Are you getting too much rest, Sleeping Beauty?
It's mid-July, which means you’re finally in the groove of summer—you’ve been eating well, swimming every chance you get and hanging with your besties every day. Most importantly, though, having three months of free time means this: no dreadful alarm clock going off at 7 a.m. Not a complaint in the world, right? Well...
Although sleeping as long as you want sometimes feels great, it can actually be associated with negative symptoms that will make you feel worse in the long run. According to WebMD, sleeping too much on a regular basis can lead to symptoms of depression, anxiety, low levels of energy or even loss of memory. There are also other medical conditions that might occur as a result of sleeping too much, such as headaches and back pain.
So how much should you be sleeping? And when is it okay to sleep "all day?" The amount of sleep you need every night differs from person to person. People who are recovering from an illness need more sleep than others in order to fight off an infection and feel better. At the same time, someone with sleeping difficulties such as sleep apnea might require more sleep to feel well rested the next day. Those who are exercising heavily also need to rest a bit more to allow muscles to recover overnight.
The following list, as given by the National Sleep Foundation, explains the recommended average amount of sleep you should be getting each night depending upon your age:
Ages 1-2: 11-14 hours
Ages 3-5: 10-13 hours
Ages 6-13: 9-11 hours
Ages 14-17: 8-10 hours
Ages 18-25: 7-9 hours
Ages 26-64: 7-9 hours
Ages 65+: 7-8 hours
As you can see, infants are the only people who should be getting more than 12 hours of sleep in a night. If you’ve been sleeping from midnight to noon most days this summer and have been feeling sluggish, funnily enough, sleeping might actually be the cause. Try setting an alarm for the morning right before you fall asleep—if you’re 15 years old, set your alarm for nine hours later to ensure you’ll be getting the right amount of sleep. Although it might be difficult to wake up to your alarm at first, you’ll start to realize you’ll actually feel better and more awake once you’re receiving the right amount of sleep.

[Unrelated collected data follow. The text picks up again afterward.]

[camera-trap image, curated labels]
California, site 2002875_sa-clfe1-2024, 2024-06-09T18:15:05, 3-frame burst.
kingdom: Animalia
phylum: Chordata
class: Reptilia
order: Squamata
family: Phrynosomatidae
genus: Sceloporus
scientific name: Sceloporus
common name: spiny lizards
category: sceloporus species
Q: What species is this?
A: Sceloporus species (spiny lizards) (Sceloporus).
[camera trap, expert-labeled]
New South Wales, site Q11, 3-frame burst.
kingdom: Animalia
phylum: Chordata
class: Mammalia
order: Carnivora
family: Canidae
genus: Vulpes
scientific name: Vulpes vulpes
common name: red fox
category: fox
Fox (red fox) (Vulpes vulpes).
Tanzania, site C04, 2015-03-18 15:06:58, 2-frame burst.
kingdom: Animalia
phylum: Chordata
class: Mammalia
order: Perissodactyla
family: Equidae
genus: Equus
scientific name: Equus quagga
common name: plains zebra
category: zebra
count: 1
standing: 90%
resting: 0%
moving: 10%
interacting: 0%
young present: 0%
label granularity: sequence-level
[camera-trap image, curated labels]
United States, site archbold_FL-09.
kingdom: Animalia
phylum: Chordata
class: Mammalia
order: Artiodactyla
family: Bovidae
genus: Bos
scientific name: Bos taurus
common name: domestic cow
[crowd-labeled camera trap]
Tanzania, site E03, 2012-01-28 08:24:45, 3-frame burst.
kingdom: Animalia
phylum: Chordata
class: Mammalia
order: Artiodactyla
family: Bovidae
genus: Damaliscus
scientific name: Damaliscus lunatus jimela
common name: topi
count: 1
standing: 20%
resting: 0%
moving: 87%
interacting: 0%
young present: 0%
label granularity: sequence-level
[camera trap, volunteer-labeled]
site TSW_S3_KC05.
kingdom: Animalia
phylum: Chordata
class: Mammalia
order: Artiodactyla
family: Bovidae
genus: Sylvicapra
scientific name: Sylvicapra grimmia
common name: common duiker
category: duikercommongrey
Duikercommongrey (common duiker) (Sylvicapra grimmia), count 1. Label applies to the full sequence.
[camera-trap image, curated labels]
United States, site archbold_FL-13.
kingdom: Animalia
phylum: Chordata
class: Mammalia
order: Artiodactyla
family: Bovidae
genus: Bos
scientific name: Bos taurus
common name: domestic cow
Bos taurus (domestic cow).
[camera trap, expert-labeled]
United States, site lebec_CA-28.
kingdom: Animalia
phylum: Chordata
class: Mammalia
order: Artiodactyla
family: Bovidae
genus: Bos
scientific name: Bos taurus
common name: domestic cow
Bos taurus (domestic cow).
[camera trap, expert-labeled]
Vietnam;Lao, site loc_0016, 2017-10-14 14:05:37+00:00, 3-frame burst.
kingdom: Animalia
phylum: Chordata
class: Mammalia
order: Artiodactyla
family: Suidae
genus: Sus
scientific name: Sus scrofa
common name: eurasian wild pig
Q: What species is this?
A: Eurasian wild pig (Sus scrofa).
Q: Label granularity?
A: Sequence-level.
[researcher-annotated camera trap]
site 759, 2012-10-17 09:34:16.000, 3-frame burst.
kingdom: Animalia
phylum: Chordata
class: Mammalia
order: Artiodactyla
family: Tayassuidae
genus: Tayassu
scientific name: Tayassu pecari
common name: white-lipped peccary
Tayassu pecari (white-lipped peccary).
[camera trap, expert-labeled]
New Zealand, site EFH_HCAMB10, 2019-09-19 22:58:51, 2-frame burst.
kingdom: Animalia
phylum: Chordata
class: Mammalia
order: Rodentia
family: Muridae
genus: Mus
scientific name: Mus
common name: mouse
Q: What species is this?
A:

There’s also an added bonus to getting the recommended amount of sleep and getting up earlier: you can do something productive during the time you would otherwise have been sleeping. Take your dogs for a walk, go to brunch with your friends or get some homework done for your summer classes. Just keep in mind: if you’ve been feeling extra tired, sleeping more isn’t always the solution.
How much do you sleep each night? Do you feel like you need more or less sleep?